4 Filistinų kunigaikščiai supyko ant Achišo ir tarė: "Siųsk tą vyrą atgal! Tegul grįžta į vietą, kurią tu jam paskyrei, ir neina su mumis į mūšį, kad jo metu netaptų mums priešu. Nes kaip jis galėtų įsiteikti savo valdovui, jei ne šitų vyrų galvomis.

5 Argi ne šitas Dovydas, apie kurį dainuodavo šokdami: ‘Saulius nukovė tūkstančius, o Dovydas­dešimtis tūkstančių?’ "

6 Tada Achišas, pasišaukęs Dovydą, jam tarė: "Kaip Viešpats gyvas, tu esi sąžiningas ir tavo įėjimas ir išėjimas su mano pulkais priimtinas man, nes aš nieko blogo neradau tavyje nuo to laiko, kai atėjai pas mane, iki šios dienos. Bet kunigaikščiams tu nepatinki.

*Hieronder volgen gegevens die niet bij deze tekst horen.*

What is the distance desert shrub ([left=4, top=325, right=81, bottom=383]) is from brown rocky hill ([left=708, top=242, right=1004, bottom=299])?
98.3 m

7 Taigi grįžk ramybėje, kad nepiktintum filistinų kunigaikščių".

8 Dovydas atsakė Achišui: "Ką aš padariau? Ką atradai savo tarne per tą laiką, kai esu su tavimi, kad negaliu eiti į karą prieš mano valdovo karaliaus priešus?"

9 Achišas atsakė Dovydui: "Tikrai mano akyse tu esi geras kaip Dievo angelas, bet filistinų kunigaikščiai pasakė: ‘Jis neis su mumis į mūšį’.

10 Anksti rytą atsikelk su savo valdovo tarnais, kurie yra atėję su tavimi, ir iškeliaukite, kai tik prašvis".

11 Dovydas ir jo vyrai atsikėlė rytą ir pasiruošė keliauti atgal į filistinų šalį, o filistinai išėjo į Jezreelį.